I protocolli energetico-ambientali LEED e GBC prendono in considerazione una pluralità di altri aspetti, oltre all’efficienza energetica: l’impatto dell’edificio sul sito di costruzione, la sua interazione con i trasporti e la mobilità di prossimità, la gestione dell’acqua, i materiali impiegati, la gestione e lo smaltimento dei rifiuti prodotti, il comfort e la salubrità degli spazi interni.

LEED BD + C è specifico per edifici di nuova costruzione o in corso di ristrutturazione (ampi complessi residenziali)

LEED O + M è adatto per gli edifici esistenti sottoposti ad interventi di miglioramento e comprende attività di gestione e manutenzione.

LEED ND si applica ai nuovi progetti di sviluppo di quartiere o a progetti di riqualificazione.

GBC HOME è specifico per gli edifici residenziali e le piccole strutture ricettive.

GBC Historic Building è rivolto agli edifici storici costruiti prima del 1945. Si applica ad interventi di restauro, riqualificazione o recupero, anche di parziale integrazione, nell’ambito di interventi che coinvolgono elementi rilevanti degli impianti di climatizzazione ed il rinnovo o la riorganizzazione funzionale degli spazi interni, compatibilmente con la salvaguardia dei caratteri tipologici e costruttivi dell’edificio.

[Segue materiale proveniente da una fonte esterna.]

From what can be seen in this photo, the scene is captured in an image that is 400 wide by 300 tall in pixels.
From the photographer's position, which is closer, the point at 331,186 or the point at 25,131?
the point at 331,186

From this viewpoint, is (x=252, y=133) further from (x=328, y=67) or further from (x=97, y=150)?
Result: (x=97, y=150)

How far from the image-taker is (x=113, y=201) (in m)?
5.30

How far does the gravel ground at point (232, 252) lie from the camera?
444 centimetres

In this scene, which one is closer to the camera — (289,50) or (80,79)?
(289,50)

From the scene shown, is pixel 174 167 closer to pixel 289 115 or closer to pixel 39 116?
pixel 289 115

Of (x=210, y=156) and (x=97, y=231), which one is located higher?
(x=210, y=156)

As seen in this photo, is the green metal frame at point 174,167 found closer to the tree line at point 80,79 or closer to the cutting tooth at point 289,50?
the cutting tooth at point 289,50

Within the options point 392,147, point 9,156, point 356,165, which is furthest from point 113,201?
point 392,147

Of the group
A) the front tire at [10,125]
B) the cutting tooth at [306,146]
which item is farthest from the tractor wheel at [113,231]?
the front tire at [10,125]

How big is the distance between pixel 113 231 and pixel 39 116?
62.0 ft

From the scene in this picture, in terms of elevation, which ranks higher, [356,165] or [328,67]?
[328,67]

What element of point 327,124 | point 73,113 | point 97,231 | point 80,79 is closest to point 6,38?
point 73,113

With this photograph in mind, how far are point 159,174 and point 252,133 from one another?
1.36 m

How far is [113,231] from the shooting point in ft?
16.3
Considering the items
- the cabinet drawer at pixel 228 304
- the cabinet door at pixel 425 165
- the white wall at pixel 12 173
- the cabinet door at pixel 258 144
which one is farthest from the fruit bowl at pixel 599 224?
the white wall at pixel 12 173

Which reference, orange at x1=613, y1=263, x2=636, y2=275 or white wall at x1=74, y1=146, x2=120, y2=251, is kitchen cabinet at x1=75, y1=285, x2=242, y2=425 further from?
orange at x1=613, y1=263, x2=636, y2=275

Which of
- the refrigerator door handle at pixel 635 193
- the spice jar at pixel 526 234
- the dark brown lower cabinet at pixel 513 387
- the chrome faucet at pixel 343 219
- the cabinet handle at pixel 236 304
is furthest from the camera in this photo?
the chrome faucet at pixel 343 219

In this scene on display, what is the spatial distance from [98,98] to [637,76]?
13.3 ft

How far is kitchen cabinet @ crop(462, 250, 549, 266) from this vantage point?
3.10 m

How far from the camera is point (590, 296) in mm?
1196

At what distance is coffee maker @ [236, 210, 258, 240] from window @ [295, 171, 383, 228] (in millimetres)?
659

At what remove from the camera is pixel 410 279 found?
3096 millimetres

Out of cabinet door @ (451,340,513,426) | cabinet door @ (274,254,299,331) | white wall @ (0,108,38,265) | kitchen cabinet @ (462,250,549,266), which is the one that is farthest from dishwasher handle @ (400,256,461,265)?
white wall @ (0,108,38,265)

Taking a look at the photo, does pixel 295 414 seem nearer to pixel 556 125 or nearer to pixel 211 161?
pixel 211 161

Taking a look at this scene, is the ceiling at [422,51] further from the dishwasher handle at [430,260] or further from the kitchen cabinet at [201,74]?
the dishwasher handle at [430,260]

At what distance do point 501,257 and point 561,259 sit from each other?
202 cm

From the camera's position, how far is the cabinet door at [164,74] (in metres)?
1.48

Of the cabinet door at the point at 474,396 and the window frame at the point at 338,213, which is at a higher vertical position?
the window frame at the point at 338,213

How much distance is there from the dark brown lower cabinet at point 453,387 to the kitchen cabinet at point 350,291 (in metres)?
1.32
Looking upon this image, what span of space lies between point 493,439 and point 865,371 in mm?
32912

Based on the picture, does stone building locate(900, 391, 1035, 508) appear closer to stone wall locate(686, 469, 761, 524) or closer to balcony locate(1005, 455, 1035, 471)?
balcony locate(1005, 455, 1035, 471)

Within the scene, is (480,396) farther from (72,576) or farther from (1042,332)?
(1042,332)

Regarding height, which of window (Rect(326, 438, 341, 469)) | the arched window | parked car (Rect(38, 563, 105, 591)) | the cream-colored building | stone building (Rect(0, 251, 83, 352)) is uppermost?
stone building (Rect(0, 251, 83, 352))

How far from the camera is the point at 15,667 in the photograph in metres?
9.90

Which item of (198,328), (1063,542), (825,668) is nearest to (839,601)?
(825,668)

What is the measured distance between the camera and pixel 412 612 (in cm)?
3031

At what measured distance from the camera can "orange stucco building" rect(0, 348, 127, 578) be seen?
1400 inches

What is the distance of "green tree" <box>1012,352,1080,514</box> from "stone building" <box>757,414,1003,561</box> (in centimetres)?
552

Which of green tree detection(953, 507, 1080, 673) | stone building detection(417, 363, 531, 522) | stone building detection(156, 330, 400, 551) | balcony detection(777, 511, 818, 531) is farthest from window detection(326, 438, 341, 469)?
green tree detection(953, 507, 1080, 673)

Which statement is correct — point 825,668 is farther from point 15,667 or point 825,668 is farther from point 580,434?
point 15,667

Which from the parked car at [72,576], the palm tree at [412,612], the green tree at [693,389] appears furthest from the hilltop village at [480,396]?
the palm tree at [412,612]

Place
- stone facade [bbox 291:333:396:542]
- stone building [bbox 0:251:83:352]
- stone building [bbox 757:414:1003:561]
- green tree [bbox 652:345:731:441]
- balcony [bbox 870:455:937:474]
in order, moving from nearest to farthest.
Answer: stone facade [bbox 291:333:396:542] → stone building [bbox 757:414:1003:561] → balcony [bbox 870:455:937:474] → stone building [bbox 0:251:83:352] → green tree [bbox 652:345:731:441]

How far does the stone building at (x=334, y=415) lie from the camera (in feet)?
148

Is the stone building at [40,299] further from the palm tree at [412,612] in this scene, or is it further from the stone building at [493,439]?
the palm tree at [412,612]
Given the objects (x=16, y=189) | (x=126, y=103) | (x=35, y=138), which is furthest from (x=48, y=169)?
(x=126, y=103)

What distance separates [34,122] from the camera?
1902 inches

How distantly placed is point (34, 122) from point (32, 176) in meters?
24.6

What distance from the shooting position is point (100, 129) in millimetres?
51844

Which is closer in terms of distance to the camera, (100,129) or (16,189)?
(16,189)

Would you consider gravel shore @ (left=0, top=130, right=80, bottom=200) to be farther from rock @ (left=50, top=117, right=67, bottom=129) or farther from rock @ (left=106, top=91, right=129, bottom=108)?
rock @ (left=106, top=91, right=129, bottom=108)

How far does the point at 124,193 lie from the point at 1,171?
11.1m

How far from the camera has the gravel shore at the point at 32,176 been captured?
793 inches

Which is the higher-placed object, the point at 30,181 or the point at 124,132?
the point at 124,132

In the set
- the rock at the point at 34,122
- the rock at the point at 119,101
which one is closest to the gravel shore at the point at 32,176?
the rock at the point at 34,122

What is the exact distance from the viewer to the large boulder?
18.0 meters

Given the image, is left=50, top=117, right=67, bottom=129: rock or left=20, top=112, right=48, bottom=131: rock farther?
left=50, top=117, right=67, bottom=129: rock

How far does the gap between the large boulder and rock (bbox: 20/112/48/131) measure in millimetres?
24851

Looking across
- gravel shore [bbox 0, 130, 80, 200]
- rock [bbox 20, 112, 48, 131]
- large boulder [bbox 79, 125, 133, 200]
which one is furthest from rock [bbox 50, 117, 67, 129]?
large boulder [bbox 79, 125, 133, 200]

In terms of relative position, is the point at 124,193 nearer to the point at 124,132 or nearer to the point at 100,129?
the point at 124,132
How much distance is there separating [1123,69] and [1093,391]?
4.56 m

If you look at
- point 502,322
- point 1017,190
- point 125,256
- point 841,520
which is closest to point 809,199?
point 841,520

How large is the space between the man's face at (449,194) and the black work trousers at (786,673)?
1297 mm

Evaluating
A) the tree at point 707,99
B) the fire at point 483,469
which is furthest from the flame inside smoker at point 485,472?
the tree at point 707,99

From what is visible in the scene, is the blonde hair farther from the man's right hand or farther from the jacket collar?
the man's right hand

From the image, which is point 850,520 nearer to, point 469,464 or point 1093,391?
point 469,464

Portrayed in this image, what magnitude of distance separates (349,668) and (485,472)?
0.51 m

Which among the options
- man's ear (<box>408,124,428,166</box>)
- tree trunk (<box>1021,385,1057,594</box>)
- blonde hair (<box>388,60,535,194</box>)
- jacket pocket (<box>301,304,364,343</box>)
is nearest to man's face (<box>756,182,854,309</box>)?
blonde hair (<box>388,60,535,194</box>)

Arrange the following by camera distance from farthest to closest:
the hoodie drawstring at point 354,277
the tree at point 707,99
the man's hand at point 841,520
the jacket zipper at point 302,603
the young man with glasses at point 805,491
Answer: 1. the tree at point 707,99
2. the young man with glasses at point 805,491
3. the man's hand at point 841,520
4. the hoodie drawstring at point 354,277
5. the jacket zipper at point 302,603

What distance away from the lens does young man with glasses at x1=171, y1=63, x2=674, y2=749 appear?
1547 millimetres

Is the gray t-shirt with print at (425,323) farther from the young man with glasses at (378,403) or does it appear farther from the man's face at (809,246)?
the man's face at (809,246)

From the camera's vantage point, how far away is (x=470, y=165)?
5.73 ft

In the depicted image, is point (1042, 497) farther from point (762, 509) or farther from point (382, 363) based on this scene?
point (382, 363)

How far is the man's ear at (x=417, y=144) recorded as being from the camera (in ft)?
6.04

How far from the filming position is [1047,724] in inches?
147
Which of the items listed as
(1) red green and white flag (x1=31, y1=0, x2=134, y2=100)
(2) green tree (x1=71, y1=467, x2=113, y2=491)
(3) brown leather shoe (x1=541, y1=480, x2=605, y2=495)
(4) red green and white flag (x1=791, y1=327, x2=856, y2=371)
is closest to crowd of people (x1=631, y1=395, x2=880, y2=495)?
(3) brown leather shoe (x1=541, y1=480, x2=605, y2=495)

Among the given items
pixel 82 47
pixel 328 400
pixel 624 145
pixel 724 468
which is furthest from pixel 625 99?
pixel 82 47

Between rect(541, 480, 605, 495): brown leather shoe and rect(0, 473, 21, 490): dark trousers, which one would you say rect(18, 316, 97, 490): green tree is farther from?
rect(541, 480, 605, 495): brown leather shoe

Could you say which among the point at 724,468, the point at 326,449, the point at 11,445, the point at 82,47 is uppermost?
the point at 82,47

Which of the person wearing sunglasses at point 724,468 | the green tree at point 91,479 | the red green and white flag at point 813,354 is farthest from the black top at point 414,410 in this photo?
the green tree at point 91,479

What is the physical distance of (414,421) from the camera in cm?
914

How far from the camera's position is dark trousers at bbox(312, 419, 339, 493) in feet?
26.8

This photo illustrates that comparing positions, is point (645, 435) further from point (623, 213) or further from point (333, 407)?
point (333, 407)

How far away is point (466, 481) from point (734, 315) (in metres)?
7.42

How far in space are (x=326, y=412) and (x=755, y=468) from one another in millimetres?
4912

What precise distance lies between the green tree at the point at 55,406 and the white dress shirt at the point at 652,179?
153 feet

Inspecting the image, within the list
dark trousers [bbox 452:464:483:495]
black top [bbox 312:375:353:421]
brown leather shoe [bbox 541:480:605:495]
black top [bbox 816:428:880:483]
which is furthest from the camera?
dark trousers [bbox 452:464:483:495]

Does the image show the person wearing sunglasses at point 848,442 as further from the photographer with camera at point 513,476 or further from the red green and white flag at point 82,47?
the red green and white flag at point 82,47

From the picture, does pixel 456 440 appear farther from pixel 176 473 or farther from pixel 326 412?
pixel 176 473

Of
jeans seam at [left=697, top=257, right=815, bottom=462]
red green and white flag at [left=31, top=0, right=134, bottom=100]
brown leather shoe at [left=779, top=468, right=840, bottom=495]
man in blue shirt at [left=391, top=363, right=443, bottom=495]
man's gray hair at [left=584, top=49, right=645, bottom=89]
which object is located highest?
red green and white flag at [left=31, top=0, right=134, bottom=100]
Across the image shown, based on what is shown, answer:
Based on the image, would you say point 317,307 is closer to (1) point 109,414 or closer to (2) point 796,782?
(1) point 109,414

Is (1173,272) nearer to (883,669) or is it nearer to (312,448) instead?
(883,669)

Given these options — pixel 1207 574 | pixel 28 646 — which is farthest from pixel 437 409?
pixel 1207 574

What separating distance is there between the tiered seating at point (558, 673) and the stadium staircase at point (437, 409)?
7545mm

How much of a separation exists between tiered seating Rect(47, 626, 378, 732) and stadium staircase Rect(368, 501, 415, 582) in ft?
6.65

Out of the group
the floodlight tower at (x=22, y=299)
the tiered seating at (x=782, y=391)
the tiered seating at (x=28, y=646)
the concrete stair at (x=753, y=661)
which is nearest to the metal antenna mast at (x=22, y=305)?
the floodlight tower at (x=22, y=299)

GBC Quartieri si applica a progetti di nuovo sviluppo o rigenerazione di quartieri.

GBC Condomini, in fase sperimentale, è l’ultimo protocollo GBC Italia ideato per dare una risposta concreta ed il supporto all’esigenza di riqualificazione profonda degli edifici residenziali condominiali: questo protocollo non si applica ai casi di demolizione e ricostruzione dell’esistente.

All’interno dei diversi protocolli è richiesta una particolare attenzione agli aspetti energetici.

Quasi sempre viene richiesta la simulazione energetica dinamica, una metodologia che permette di simulare il reale funzionamento dell’edificio fornendo così delle stime molto più precise dei consumi energetici rispetto al calcolo di norma effettuato per la redazione dell’APE.

La simulazione energetica dinamica permette di inserire in modo dettagliato non solo le caratteristiche tecniche dell’edificio, ma anche le modalità di utilizzo da parte degli utenti.

Nel caso poi degli edifici esistenti, il protocollo GBC Condomini, che è in fase sperimentale e sarà attivato a breve, richiede che sia effettuata la diagnosi energetica, che consiste nello studio dello stato di fatto, delle condizioni d’uso reali e delle possibili soluzioni di intervento che ottimizzino il rapporto costi-benefici con l’obiettivo di ottenere un maggior livello di comfort associato ad una minore spesa energetica.

Utilizzare i protocolli LEED e GBC per progettare e costruire il proprio immobile e la propria casa significa ottenere un risultato integrato di confort ed efficienza superiori a quelli garantiti dai tradizionali approcci.